▸ **Exercise goal**
Please reproduce the rows word for word, from the line containing "Examining this snapshot, how" through the end of the rows, and leave the pictures out of your answer.

>> start Records for this exercise

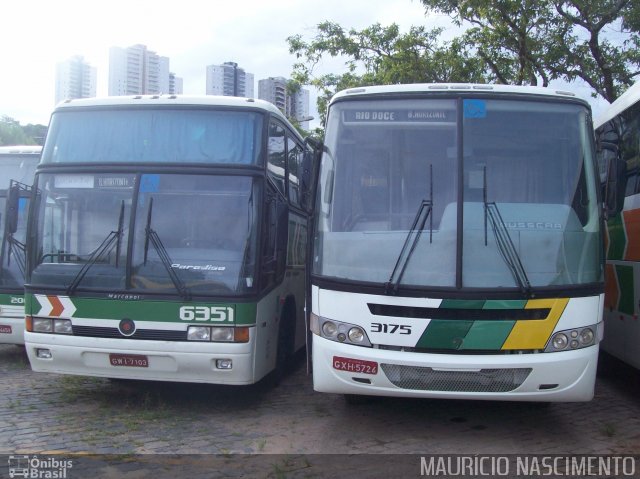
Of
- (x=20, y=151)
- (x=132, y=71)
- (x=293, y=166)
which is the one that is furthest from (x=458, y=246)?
(x=132, y=71)

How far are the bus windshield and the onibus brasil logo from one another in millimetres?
2622

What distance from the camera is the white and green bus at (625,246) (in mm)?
7042

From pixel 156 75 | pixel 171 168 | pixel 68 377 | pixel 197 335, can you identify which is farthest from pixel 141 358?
pixel 156 75

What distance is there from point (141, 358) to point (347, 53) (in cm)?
1237

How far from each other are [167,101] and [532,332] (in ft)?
14.4

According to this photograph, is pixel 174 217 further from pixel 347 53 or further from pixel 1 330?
pixel 347 53

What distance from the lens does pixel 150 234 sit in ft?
22.1

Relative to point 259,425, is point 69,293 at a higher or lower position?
higher

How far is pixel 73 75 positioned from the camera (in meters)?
20.5

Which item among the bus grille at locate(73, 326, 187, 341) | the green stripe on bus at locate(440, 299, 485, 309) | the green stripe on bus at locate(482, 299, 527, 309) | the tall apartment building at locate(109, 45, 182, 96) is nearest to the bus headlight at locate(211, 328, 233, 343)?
the bus grille at locate(73, 326, 187, 341)

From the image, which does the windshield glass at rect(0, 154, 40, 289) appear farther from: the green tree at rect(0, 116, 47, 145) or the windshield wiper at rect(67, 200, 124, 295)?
the green tree at rect(0, 116, 47, 145)

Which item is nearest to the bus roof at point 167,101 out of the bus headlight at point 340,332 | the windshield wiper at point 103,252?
the windshield wiper at point 103,252

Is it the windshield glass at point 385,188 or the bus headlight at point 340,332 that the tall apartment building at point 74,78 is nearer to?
the windshield glass at point 385,188

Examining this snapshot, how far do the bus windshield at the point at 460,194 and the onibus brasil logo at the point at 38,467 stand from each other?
2622 mm
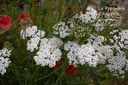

>> end Records for this exercise

▸ **Exercise output**
Examining this snapshot, how far do the bus windshield at the point at 460,194 and the onibus brasil logo at the point at 38,467 stand from each other?
2622 mm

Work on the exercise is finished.